HOW TO USE: Spread a soft chèvre instead of cream cheese on a toasted bagel; sprinkle a firmer variety on a veggie pizza; or crumble a bit of goat’s milk feta in a salad.

OUR FAVES: Montchevré for a French-style chèvre ($3.69 per 4-oz log; montchevre.com); Cypress Grove for artisan varieties like Humboldt Fog ($18 per pound; cypressgrove.com); and Mt. Sterling for a raw milk cheddar ($4 per 8 ounces; buygoatcheese.com).

Goat’s milk butter
Since goat’s milk lacks beta-carotene, the version of vitamin A that gives cow’s milk its yellowish hue, goat’s milk butter is naturally pure white, making it a great-looking spread. Although it usually has a higher fat content and more calories than cow’s milk varieties, goat’s milk butter has a creamier consistency and a cheesier, richer taste.

HOW TO USE: Its super-white hue makes goat’s milk butter ideal for mixing with jam or herbs to make a compound butter that’s worthy of guests. Whip some with honey and cinnamon, and spread it over toast or crackers for a quick, sweet treat. Or melt goat butter over steamed veggies or a piece of grilled salmon or steak to give them a rich, cheesy flavor.

OUR FAVES: Meyenberg European Style Goat Butter ($4.99 to $6.99 per 8 oz; meyenberg.com); Mt. Sterling Whey Cream Goat Butter ($7 per pound; buygoatcheese.com)

Goat’s milk yogurt
To get a custard-like consistency, producers often thicken cow’s milk yogurt with nonfat dry milk. Goat’s milk yogurt is often thinner and soupier (there’s not enough dry goat milk available to use as a thickener), although producers have lately taken to adding a flavorless tapioca starch to goat’s milk yogurt to thicken it up.

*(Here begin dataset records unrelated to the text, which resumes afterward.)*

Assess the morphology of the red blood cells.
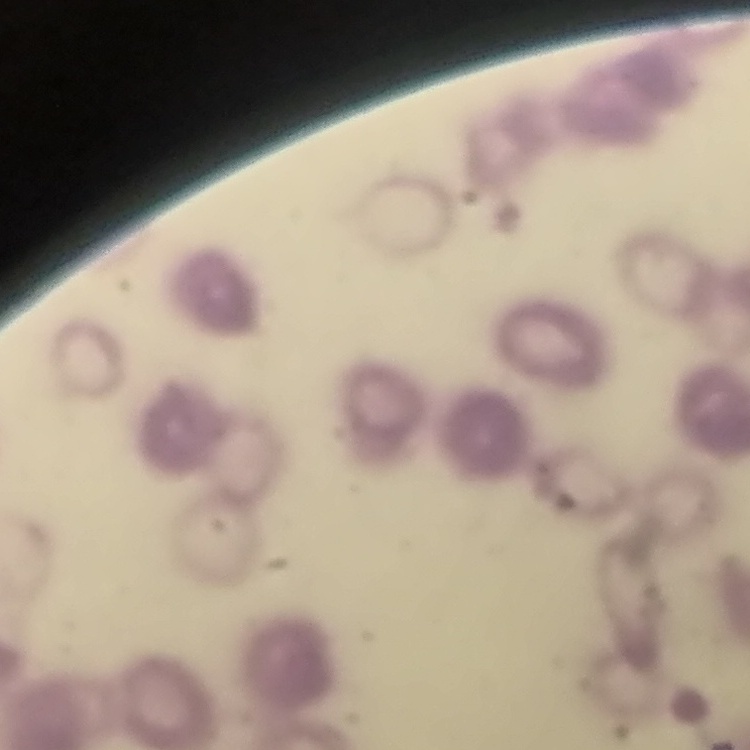
They show rouleaux formation.

Summary:
  - Stain: Field's or Giemsa
  - Image type: square crop of a larger photomicrograph
  - Preparation: thin blood filmDescribe the morphology of the red blood cells.
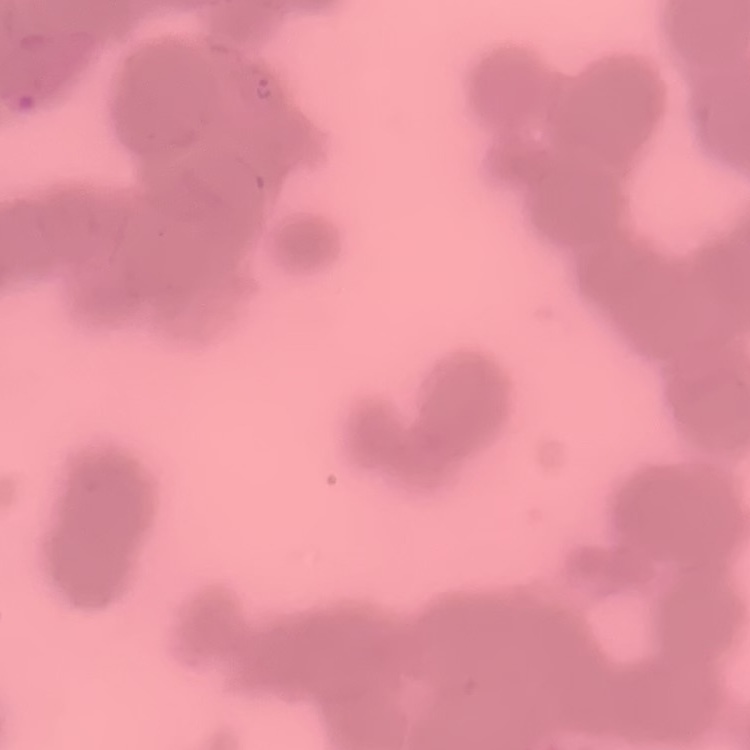
Rouleaux formation.

One tile cut from a larger photomicrograph. Thin blood smear. Stained with either Field's or Giemsa.Locate every blood parasite and identify its species.
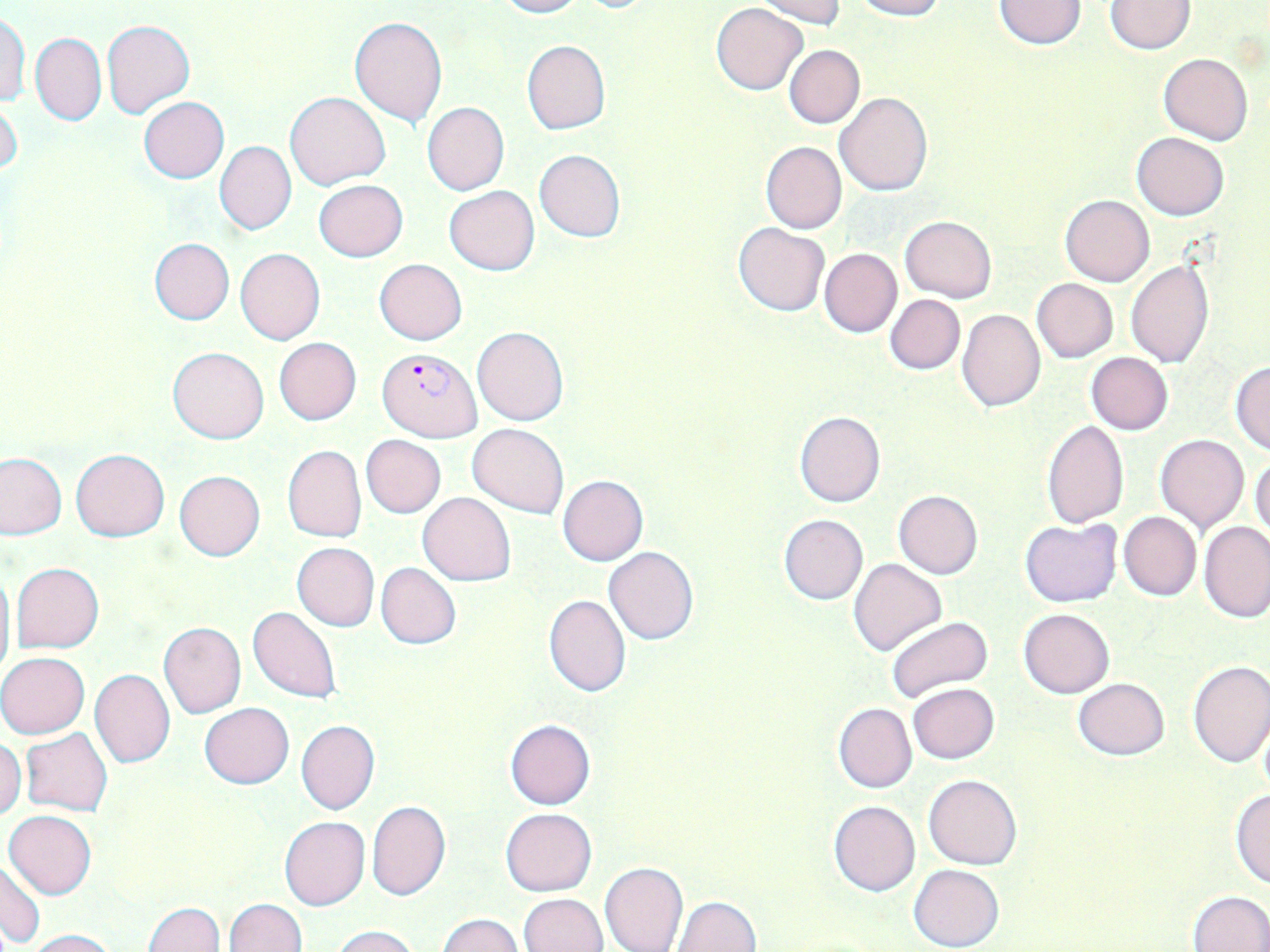
Approximate bounding boxes as (x1, y1, x2, y2) in pixels.
Plasmodium falciparum-infected red blood cells: (378, 348, 483, 442).
No Plasmodium ovale, Plasmodium malariae, Plasmodium vivax, Babesia divergens, or Trypanosoma brucei observed.

slide_level_diagnosis: Plasmodium falciparum
image_size: 1270×952 pixels
field_of_view: one of a larger specimen
modality: light microscopy
preparation: thin blood film
uninfected_red_blood_cell_locations: 'approximate bounding boxes as (x1, y1, x2, y2) in pixels: (494, 0, 584, 18), (753, 0, 846, 27), (850, 0, 945, 20), (992, 0, 1087, 50), (1107, 1, 1194, 53), (711, 2, 808, 96), (0, 10, 31, 107), (350, 14, 448, 126), (102, 20, 194, 118), (30, 32, 106, 126), (522, 40, 609, 135), (783, 45, 864, 128), (1159, 53, 1252, 145), (285, 91, 391, 188), (835, 92, 932, 197), (139, 97, 229, 184), (0, 98, 23, 179), (422, 102, 509, 195), (1133, 132, 1228, 219), (215, 141, 296, 234), (761, 142, 846, 234), (534, 149, 625, 242), (314, 180, 407, 261), (444, 186, 540, 275), (1060, 195, 1155, 286), (900, 215, 997, 302), (733, 222, 829, 316), (149, 238, 235, 325), (235, 247, 325, 344), (819, 248, 902, 337), (374, 259, 467, 344), (1126, 262, 1213, 367), (1032, 278, 1117, 363), (886, 294, 964, 374), (957, 309, 1045, 412), (472, 326, 567, 425), (275, 338, 361, 424), (168, 346, 270, 443), (1086, 352, 1173, 435), (1229, 361, 1270, 453), (794, 411, 886, 507), (1042, 419, 1129, 527), (468, 423, 568, 518), (1156, 434, 1249, 533), (360, 435, 445, 517), (281, 445, 365, 542), (72, 449, 170, 541), (0, 451, 66, 539), (1250, 455, 1270, 541), (174, 471, 265, 562), (558, 475, 648, 565), (893, 490, 984, 579), (418, 493, 515, 585), (1119, 511, 1202, 601), (779, 514, 868, 605), (1020, 518, 1122, 607), (1199, 521, 1269, 624), (292, 542, 379, 631), (603, 547, 700, 645), (849, 559, 947, 656), (11, 562, 105, 652), (376, 563, 461, 649), (0, 564, 15, 683), (570, 568, 681, 675), (543, 595, 632, 697), (248, 606, 342, 704), (1019, 608, 1114, 698), (885, 616, 994, 704), (158, 622, 246, 718), (0, 653, 89, 738), (1187, 659, 1270, 768), (89, 670, 175, 768), (1073, 677, 1170, 760), (908, 683, 1000, 765), (199, 702, 294, 788), (834, 702, 917, 793), (1257, 717, 1270, 799), (504, 719, 596, 809), (297, 720, 379, 814), (21, 728, 112, 816), (0, 739, 26, 819), (925, 774, 1021, 869), (1230, 787, 1270, 889), (367, 801, 450, 901), (828, 801, 921, 896), (500, 808, 597, 896), (4, 809, 97, 898), (279, 816, 369, 910), (0, 859, 45, 948), (599, 862, 687, 952), (909, 864, 1003, 951), (1186, 891, 1270, 952), (520, 893, 608, 952), (674, 896, 760, 952), (224, 898, 305, 952), (144, 903, 224, 952), (438, 914, 522, 952), (331, 925, 421, 952), (25, 928, 117, 952)'
stain: May-Grünwald-Giemsa
magnification: 1000x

HOW TO USE: Because of its thinner structure, unadulterated goat’s milk yogurt works especially well in homemade salad dressings and fruit dips. (Mix a cup of vanilla goat’s milk yogurt with a teaspoon of vanilla extract and 2 tablespoons of orange juice to make a dip for apple and orange slices.)

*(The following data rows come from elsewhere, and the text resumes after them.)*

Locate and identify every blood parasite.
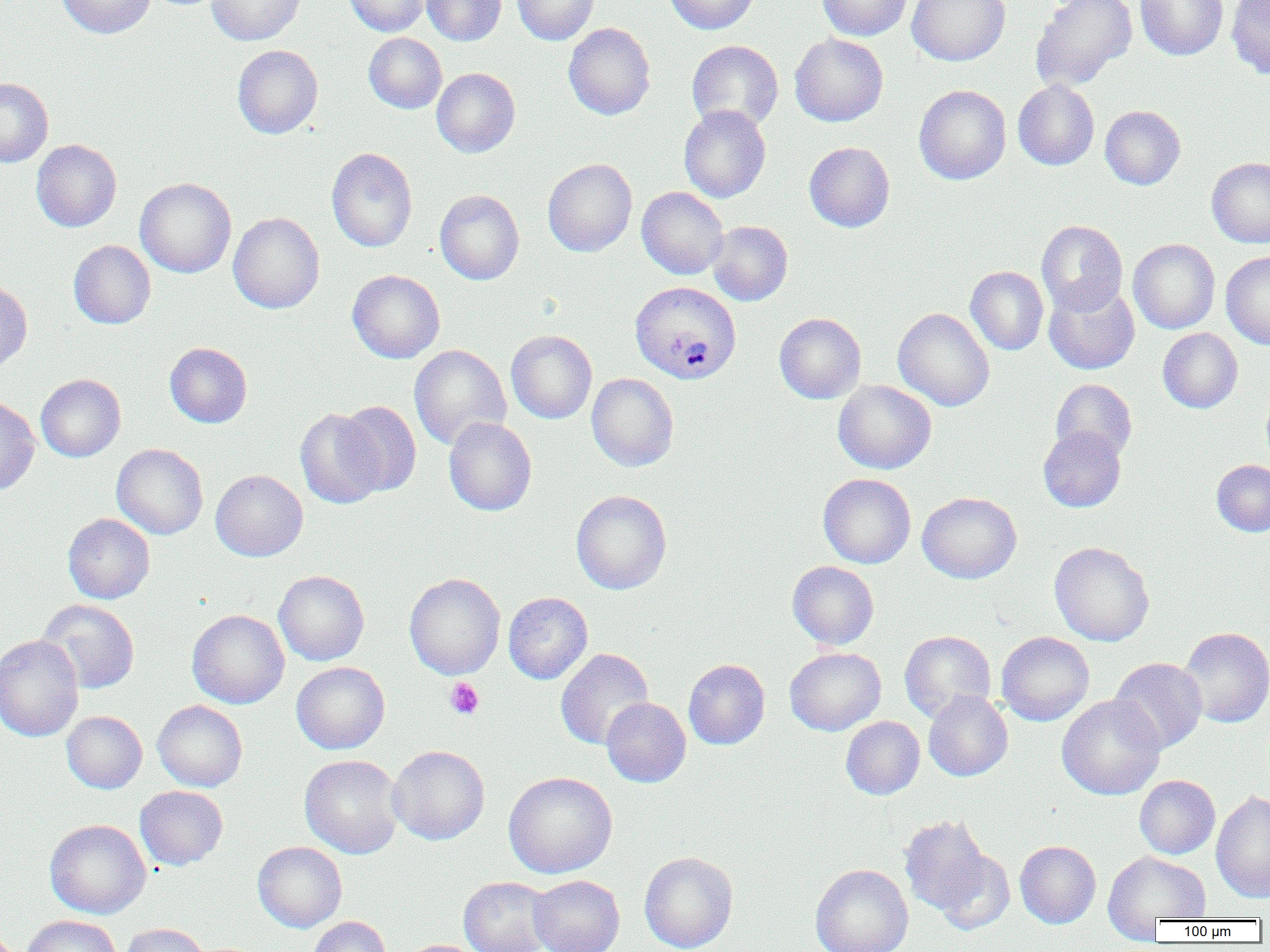
Approximate bounding boxes as (x1,y1)-(x2,y2) corner pairs in pixels.
Plasmodium vivax-infected red blood cells: (630,281)-(741,384).
No Plasmodium falciparum, Plasmodium ovale, Plasmodium malariae, Babesia divergens, or Trypanosoma brucei observed.

slide_level_diagnosis: Plasmodium vivax
preparation: thin blood smear
platelet_locations: 'approximate bounding boxes as (x1,y1)-(x2,y2) corner pairs in pixels: (445,678)-(484,719)'
image_size: 1270×952 pixels
field_of_view: single
modality: light microscopy
uninfected_red_blood_cell_locations: 'approximate bounding boxes as (x1,y1)-(x2,y2) corner pairs in pixels: (57,0)-(155,38), (207,0)-(305,45), (344,0)-(430,36), (422,0)-(506,46), (512,0)-(600,45), (664,0)-(760,34), (817,0)-(914,41), (907,0)-(1010,66), (1030,0)-(1137,92), (1135,0)-(1228,61), (1226,0)-(1270,80), (563,22)-(655,120), (363,33)-(447,113), (790,33)-(888,126), (686,40)-(784,132), (232,45)-(323,138), (432,67)-(520,157), (0,77)-(53,167), (1013,80)-(1099,170), (914,84)-(1011,185), (679,105)-(771,203), (1100,105)-(1185,190), (31,139)-(121,232), (804,142)-(895,232), (326,147)-(418,252), (1206,157)-(1270,247), (542,158)-(637,256), (135,178)-(236,278), (637,187)-(728,279), (435,190)-(524,285), (228,212)-(325,313), (1036,220)-(1127,314), (708,221)-(793,306), (1128,239)-(1220,333), (68,240)-(156,329), (1221,251)-(1270,349), (965,266)-(1049,355), (347,269)-(445,363), (0,279)-(32,373), (1043,280)-(1140,375), (893,307)-(994,411), (774,313)-(866,404), (1158,328)-(1243,413), (506,330)-(597,423), (164,342)-(252,428), (409,344)-(511,450), (586,373)-(679,471), (35,374)-(126,462), (833,379)-(936,474), (1050,379)-(1137,462), (1262,386)-(1270,469), (0,395)-(40,495), (335,400)-(422,498), (295,407)-(387,509), (444,417)-(537,516), (1038,427)-(1126,512), (111,443)-(208,539), (1211,459)-(1270,536), (211,470)-(308,561), (818,473)-(916,568), (571,489)-(672,594), (917,492)-(1021,584), (62,513)-(154,604), (1050,542)-(1154,646), (787,561)-(879,650), (274,570)-(369,665), (404,573)-(505,679), (503,592)-(593,684), (37,599)-(140,694), (187,609)-(289,709), (1178,627)-(1270,728), (899,630)-(996,721), (997,631)-(1094,725), (0,635)-(84,742), (785,647)-(886,735), (555,648)-(654,751), (1110,657)-(1207,754), (683,659)-(770,750), (291,661)-(390,753), (923,690)-(1013,781), (1057,694)-(1166,800), (601,697)-(691,787), (152,700)-(248,792), (62,711)-(147,793), (841,716)-(925,800), (387,745)-(489,844), (300,754)-(404,858), (503,771)-(617,878), (1134,775)-(1220,859), (135,786)-(228,870), (1211,788)-(1270,904), (899,815)-(991,916), (44,819)-(151,919), (1015,840)-(1101,928), (252,842)-(347,932), (933,848)-(1015,934), (1103,850)-(1211,933), (639,851)-(738,952), (810,863)-(914,952), (529,874)-(625,952), (459,876)-(553,952), (22,915)-(122,952), (306,916)-(392,952), (119,923)-(212,952), (399,939)-(484,952)'
magnification: 1000x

OUR FAVE: Caprine Supreme ($1.39 per cup).

Goat’s milk ice cream
For those with dairy allergies, ice cream tops the list of sweet temptations—and goat’s milk varieties can safely satisfy that urge. Goat’s milk ice cream is often creamier than its cow’s milk counterparts: It’s made in smaller batches and producers can handpick which goat’s milk will make the best product (typically milk from animals at the end of their lactation cycle, since that leads to the highest fat content and therefore the creamiest ice cream).

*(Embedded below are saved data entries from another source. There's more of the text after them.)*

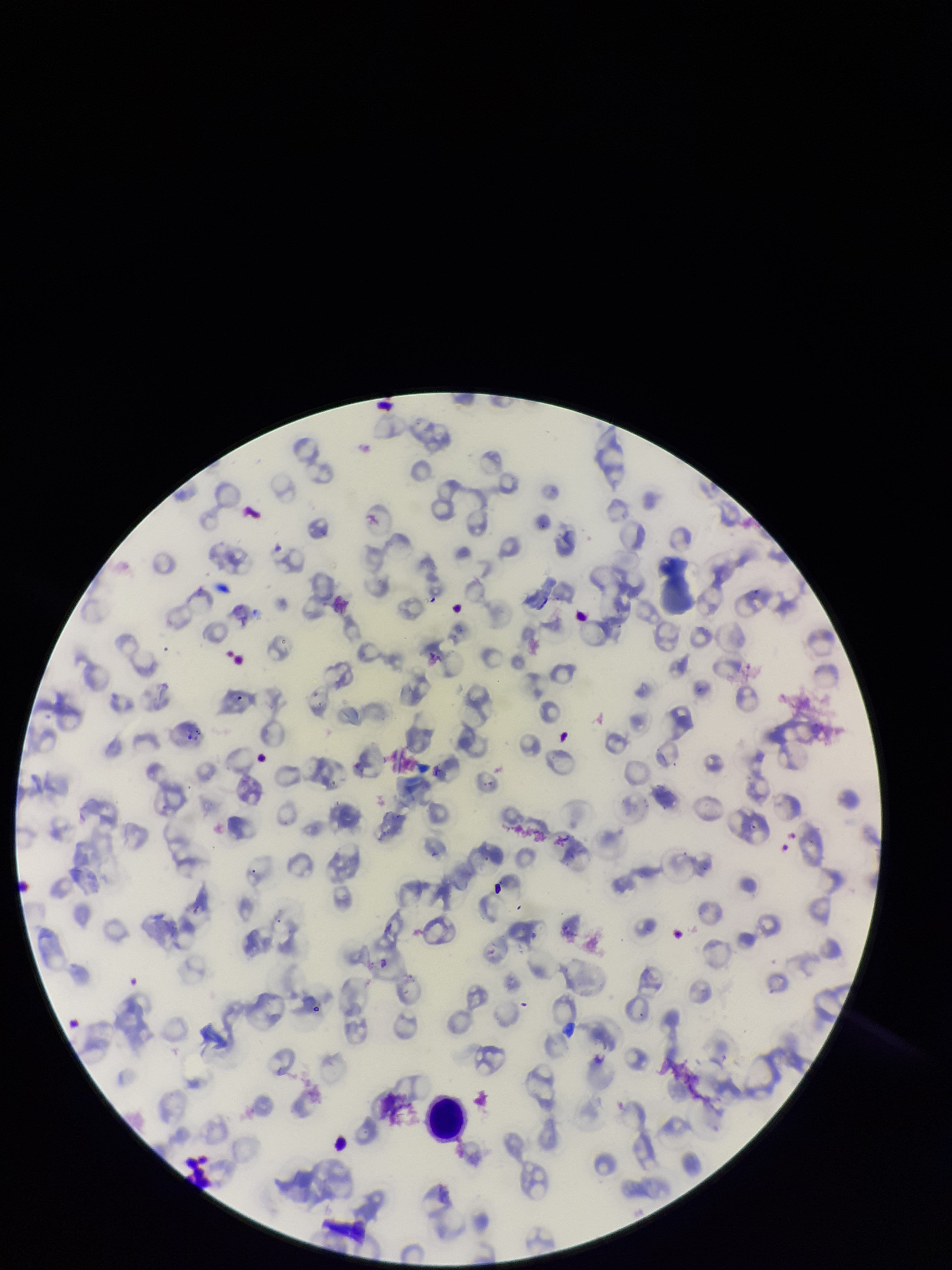
preparation = thin
patient malaria status = infected
capture = smartphone photograph through the microscope eyepiece
field of view = one from this slide
image size = 952×1270 pixels
stain = Giemsa
parasitized red blood cells = none identified
red blood cell count = 94
species reported for this patient = Plasmodium falciparum
parasitized red blood cell count = 0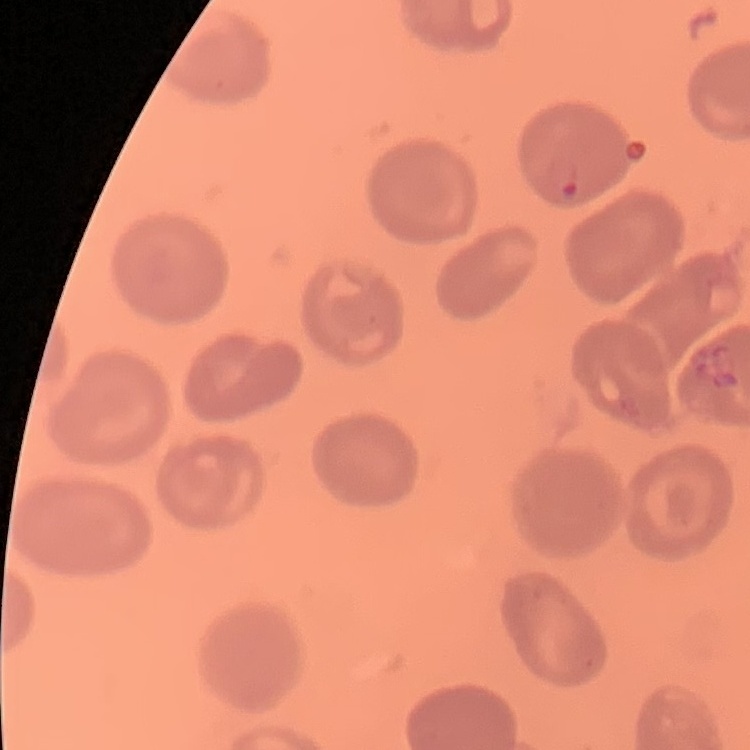

The red blood cells show no rouleaux formation. Field's or Giemsa stain. Thin blood film. Square crop of a larger photomicrograph.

HOW TO USE: Because of its rich, thick texture, goat’s milk ice cream tastes great right out of the carton, but you can put it in a bowl if you must.

OUR FAVES: Laloo’s “Black Mission Fig” and “Molasses Tipsy Cake” flavors. ($6.99 per quart; goatmilkicecream.com)

Jeanette Hurt is the author of The Complete Idiot’s Guide to Cheeses of the World (Alpha, 2008).